Substitute "ceiling vent" for every occurrence of "ceiling air vent" in the items below, changing nothing else. Omit the pictures from your answer.

**** Entries provided

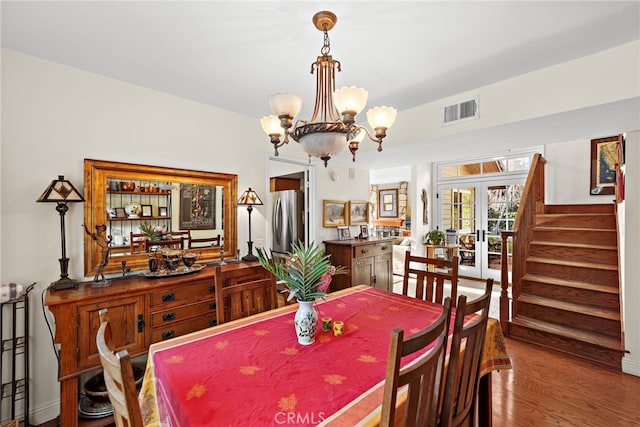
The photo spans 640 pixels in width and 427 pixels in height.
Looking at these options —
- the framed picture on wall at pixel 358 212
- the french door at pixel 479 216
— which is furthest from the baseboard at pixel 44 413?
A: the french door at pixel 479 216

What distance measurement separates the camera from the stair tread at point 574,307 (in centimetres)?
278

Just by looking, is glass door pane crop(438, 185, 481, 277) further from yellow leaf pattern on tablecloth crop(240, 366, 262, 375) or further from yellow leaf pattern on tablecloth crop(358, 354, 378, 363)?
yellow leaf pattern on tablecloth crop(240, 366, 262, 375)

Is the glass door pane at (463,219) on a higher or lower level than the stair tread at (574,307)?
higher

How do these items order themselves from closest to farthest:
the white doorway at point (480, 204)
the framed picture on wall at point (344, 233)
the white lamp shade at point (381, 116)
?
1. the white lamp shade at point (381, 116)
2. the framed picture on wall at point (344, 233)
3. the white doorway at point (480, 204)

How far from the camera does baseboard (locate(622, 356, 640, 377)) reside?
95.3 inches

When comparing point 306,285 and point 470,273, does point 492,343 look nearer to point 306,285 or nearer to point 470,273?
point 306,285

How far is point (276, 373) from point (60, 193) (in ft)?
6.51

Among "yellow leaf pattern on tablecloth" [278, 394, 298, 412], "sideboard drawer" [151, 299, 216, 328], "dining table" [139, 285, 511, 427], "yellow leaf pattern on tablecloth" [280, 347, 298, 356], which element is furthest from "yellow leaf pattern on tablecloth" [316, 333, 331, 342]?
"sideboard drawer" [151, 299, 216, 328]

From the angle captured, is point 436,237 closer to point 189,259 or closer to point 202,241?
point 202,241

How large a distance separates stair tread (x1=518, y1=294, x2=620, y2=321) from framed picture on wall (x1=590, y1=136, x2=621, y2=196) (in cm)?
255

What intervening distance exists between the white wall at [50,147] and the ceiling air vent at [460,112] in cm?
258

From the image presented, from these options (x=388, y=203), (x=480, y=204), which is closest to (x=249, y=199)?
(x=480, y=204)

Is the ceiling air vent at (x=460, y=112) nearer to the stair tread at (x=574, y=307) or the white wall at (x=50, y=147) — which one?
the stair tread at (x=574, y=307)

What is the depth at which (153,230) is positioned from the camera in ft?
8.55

********

* _Response below_
The photo spans 640 pixels in width and 427 pixels in height.
Looking at these options —
- the framed picture on wall at pixel 358 212
- the french door at pixel 479 216
— which is furthest from the baseboard at pixel 44 413?
A: the french door at pixel 479 216

What distance measurement separates the camera from the stair tread at point 574,307 (in centimetres)?
278

Just by looking, is glass door pane crop(438, 185, 481, 277) further from yellow leaf pattern on tablecloth crop(240, 366, 262, 375) or further from yellow leaf pattern on tablecloth crop(358, 354, 378, 363)?
yellow leaf pattern on tablecloth crop(240, 366, 262, 375)

Is the glass door pane at (463,219) on a higher or lower level than the stair tread at (574,307)?
higher

How do these items order themselves from closest to farthest:
the white doorway at point (480, 204)
the framed picture on wall at point (344, 233)
the white lamp shade at point (381, 116)
?
1. the white lamp shade at point (381, 116)
2. the framed picture on wall at point (344, 233)
3. the white doorway at point (480, 204)

How far from the camera does baseboard (locate(622, 356, 640, 377)) reside?
95.3 inches

When comparing point 306,285 and point 470,273, does point 492,343 look nearer to point 306,285 or nearer to point 470,273?
point 306,285

How far is point (276, 373) from point (60, 193) (in ft)?
6.51

Among "yellow leaf pattern on tablecloth" [278, 394, 298, 412], "sideboard drawer" [151, 299, 216, 328], "dining table" [139, 285, 511, 427], "yellow leaf pattern on tablecloth" [280, 347, 298, 356], which element is furthest from "yellow leaf pattern on tablecloth" [316, 333, 331, 342]?
"sideboard drawer" [151, 299, 216, 328]

From the angle captured, is point 436,237 closer to point 189,259 or closer to point 202,241?
point 202,241

How large a distance separates stair tread (x1=518, y1=294, x2=620, y2=321) from framed picture on wall (x1=590, y1=136, x2=621, y2=196) (in cm)?
255

What intervening distance exists between the white wall at [50,147] and the ceiling vent at [460,112] in cm?
258

From the image presented, from these options (x=388, y=203), (x=480, y=204), which is closest to (x=249, y=199)?
(x=480, y=204)

Is the ceiling vent at (x=460, y=112) nearer to the stair tread at (x=574, y=307) or the white wall at (x=50, y=147) — which one?
the stair tread at (x=574, y=307)

What is the depth at which (153,230) is positioned from the camera in ft?
8.55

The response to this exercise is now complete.